Your tasks:
A – In the pumpkin article, what name did the Chinese give the pumpkin?
B – From the pumpkin article, print the passage starting at "Irish legend has" and ending at "out for Halloween?..".
C – Carry on the pumpkin article from the point where it stops.

Source passage:
********
Pumpkin

Wednesday, November 16th, 2016 | crankit

My Oh My, Sweet Pumpkin Pie
Curcubita maxima/mixta/pepo

History

The pumpkin, along with other squashes, is native to the Americas. It comes in a variety of colours ranging from white and peach to even blue and aqua. The Native Americans cultivated, dried and made pumpkin into a type of flour. The Chinese named the pumpkin Emperor of the Garden. The pumpkin is a symbol of fruitfulness, rebirth and health.

One of Aesop’s fables tells tale of a man who lay beneath an oak tree, criticising the Creator for hanging a tiny acorn on so huge a tree, but an enormous pumpkin on such a slender vine. The story ends with an acorn falling from the tree and hitting him on the nose.

Irish legend has it that there was a man named Jack who, forbidden to enter Heaven because of his stinginess and barred from Hell because of his practical jokes, was condemned to walk the earth with his lantern until Judgment Day. Is this the same Jack of the Jack-o-lantern fame, carved out for Halloween?..
********
Data section:
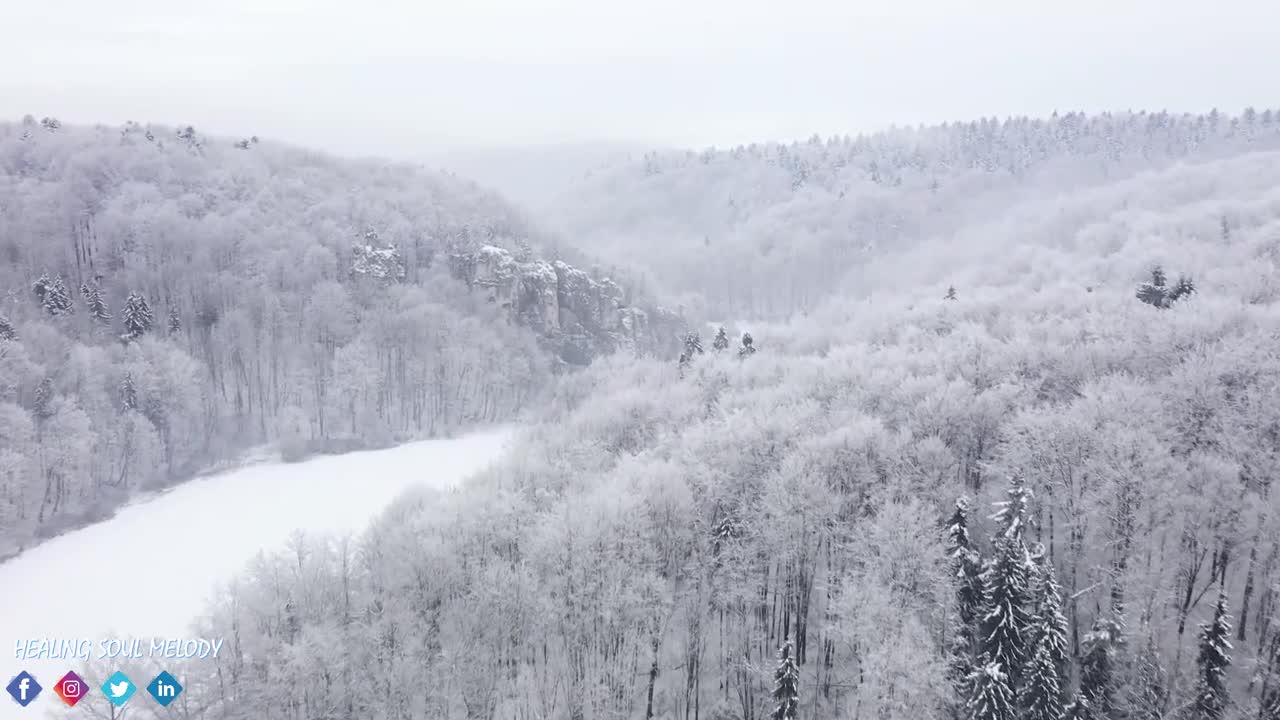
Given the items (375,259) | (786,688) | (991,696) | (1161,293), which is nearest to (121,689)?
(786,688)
********
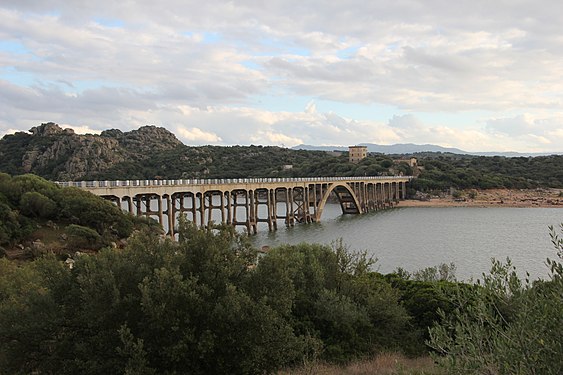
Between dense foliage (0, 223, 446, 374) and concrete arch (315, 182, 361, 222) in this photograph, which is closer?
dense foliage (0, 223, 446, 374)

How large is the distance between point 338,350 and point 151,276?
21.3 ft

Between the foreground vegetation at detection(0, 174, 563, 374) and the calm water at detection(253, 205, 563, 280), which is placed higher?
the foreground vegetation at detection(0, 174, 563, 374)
********
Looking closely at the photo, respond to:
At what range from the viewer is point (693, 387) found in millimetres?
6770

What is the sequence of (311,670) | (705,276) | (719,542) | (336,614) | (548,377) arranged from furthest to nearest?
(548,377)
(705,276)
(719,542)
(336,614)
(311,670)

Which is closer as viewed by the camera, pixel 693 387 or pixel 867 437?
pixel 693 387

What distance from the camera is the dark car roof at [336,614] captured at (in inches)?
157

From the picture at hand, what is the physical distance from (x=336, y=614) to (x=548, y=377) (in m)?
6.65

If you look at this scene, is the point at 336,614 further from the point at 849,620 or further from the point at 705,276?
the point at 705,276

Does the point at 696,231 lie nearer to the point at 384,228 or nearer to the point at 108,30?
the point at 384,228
********
Results of the exercise:
A – Emperor of the Garden.

B –
Irish legend has it that there was a man named Jack who, forbidden to enter Heaven because of his stinginess and barred from Hell because of his practical jokes, was condemned to walk the earth with his lantern until Judgment Day. Is this the same Jack of the Jack-o-lantern fame, carved out for Halloween?..

C –
Source of

Vitamins A, C; potassium, folic acid; and some B vitamins.

Good for

High in antioxidant carotenoids. Helpful for cancer, the heart and cataracts. Also know as a diuretic and laxative.

Organic vs Non-organic

Non-organic pumpkins are not generally very heavily treated with chemicals. Most commonly used are fungicides and herbicides as well as fertilizer: in 1998, Leonard Stellpflug of New York trucked a 653 pound pumpkin to the annual World Pumpkin Confederation weigh-in. When asked how he grew it, Stellpflug shrugged and said, “Well-rotted manure and twenty-two pounds of fertiliser per plant.”

Organic pumpkins are allowed to grow more slowly and thus develop a deeper colour, fuller flavour and more nutrients.